To be done:
a. According to the article on resource sharing, what is Zotonic?
b. Extend the article on resource sharing with new text that picks up after its final sentence.

* begin Provided passage *

Posted on 13 February 2010
Explaining the principles of resource sharing between websites using the publish/subscribe paradigm.
Over the last year you might have heard, either through me, Ralph Meijer or through the grapevine, about the stuff we do at Mediamatic related to the resource sharing technologies we're developing. This resource sharing is a part of our ongoing efforts to create a federation of social networks using a number of open web standards, the collective of which we've dubbed Open-CI. At Mediamatic, we implement Open-CI in Anymeta, our community management system. Despite Anymeta being mainly closed-source, the technologies and standards we use are open, and we're in a continuous effort to document the different aspects that Open-CI is made of. This article will explain resource sharing: one of the most fundamental parts of Open-CI.
The primary reason for writing this article is to highlight the fact that an open-source implementation of resource sharing is currently being implemented by me in Zotonic, a web framework written in Erlang that I work on in my spare time. With this article I hope to explain to Zotonic users and developers what these new modules and dependencies are that have been appearing over the last weeks, and why resource sharing is an essential feature of any modern CMS.
Resource sharing as we define it is a framework in which websites share the resources they have in a publisher/subscribe model. By resources, I refer to any form of web content that a website publishes: blog articles, reviews, pictures, status updates, et cetera.
In the publish/subscribe model websites act as publishers (that's what websites are very good at) on the one hand: they publish their content on their webpages. On the other hand, and this is where the new stuff starts, websites act as subscribers as well: they can subscribe to resources that exist at a different site, for instance, for showing the content of the resource (e.g. the text of an article) in their own context, independent of the layout of the site it was original published on, or just showing a permalink to the resource with the proper title of the article.
Why all this complexity of publishers and subscribers, you might think, when you can just copy-paste the information from one website to another? There's nothing wrong with copy-pasting, except that when doing it that way, the information can easily get outdated. It might be that the title of the article on the original site changes, or even the link to the article might change. If you just copy-paste, you'll end up with outdated information and maybe even broken links. Resource sharing solves this by using the publisher/subscribe model: when the resource at the publisher's site changes, the subscriber is notified of this change and can update his information.

* end Provided passage *
* begin Data supplied *

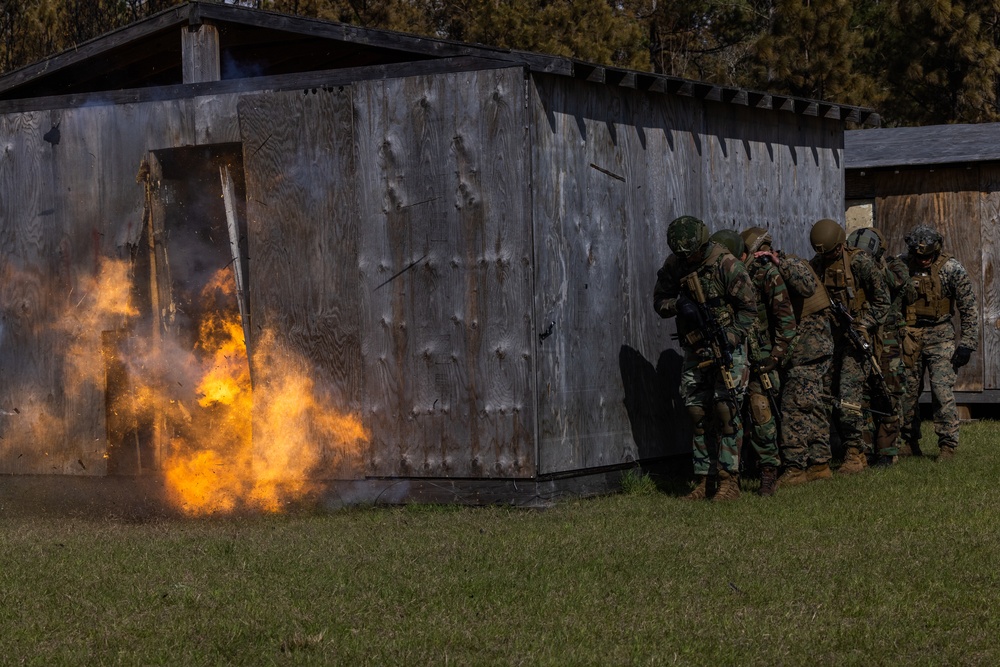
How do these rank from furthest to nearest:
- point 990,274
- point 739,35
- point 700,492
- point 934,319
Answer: point 739,35
point 990,274
point 934,319
point 700,492

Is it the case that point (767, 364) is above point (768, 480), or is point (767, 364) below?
above

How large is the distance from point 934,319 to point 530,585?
7183mm

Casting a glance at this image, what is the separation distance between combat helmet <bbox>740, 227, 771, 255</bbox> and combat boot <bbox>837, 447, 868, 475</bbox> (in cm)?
217

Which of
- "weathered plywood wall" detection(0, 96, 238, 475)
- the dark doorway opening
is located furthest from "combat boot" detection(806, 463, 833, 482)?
"weathered plywood wall" detection(0, 96, 238, 475)

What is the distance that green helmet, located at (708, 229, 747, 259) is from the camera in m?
11.2

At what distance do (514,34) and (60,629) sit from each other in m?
21.0

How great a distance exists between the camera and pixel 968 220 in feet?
57.7

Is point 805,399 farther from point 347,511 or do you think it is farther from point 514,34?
point 514,34

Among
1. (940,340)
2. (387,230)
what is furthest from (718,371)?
(940,340)

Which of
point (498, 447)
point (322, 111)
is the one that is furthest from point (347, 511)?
point (322, 111)

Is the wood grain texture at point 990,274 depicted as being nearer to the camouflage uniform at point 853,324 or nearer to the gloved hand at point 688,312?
the camouflage uniform at point 853,324

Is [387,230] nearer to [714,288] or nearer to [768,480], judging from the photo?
[714,288]

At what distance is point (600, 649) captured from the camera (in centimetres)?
619

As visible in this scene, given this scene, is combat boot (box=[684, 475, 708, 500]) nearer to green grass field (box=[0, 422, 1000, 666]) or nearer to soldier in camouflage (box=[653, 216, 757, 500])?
soldier in camouflage (box=[653, 216, 757, 500])
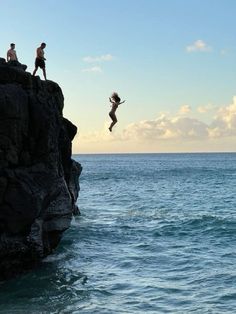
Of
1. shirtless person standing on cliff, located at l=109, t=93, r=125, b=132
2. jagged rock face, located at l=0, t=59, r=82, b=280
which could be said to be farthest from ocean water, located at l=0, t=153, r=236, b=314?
shirtless person standing on cliff, located at l=109, t=93, r=125, b=132

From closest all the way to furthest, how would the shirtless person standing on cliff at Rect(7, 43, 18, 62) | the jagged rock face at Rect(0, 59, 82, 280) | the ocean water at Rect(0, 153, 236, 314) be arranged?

* end Data supplied *

Answers per task:
a. A web framework written in Erlang.

b.
There are several reasons why you would want to share resources between sites. From the top of my head, I'm listing a few:
So far I managed not to talk about any underlying technology at all, so you could grasp the concept. The remaining sections of this article dive into the tech behind this all.
The publish/subscribe paradigm explained in the previous sections has a perfect match on the technical level: Our take on resource sharing is based mainly on XEP-0060, the Publish-Subscribe subprotocol of XMPP (the Extensible Messaging and Presence Protocol, formerly known as Jabber). It goes beyond the scope of this article to explain how XMPP works, but for a quick refresh of XEP-0060, publish/subscribe works with the concept of pubsub nodes on an XMPP server, to which publishers can push information to. Subscribers subscribe to pubsub nodes, receiving the notification in near-realtime whenever a publisher publishes information to a node.
In our resource sharing implementation, resources on a website is linked to a single pubsub node on an XMPP server. This link is a one-to-one link: every single resource is linked to a single pubsub node: so when you have the node, you know which resource it represents, and vice versa. Furthermore, for future reference, resources that are published by a website are called authoritative resources when the resource resides on the website that it was created on. In other cases, when the resource has been imported using pubsub, we call the resource non-authoritative.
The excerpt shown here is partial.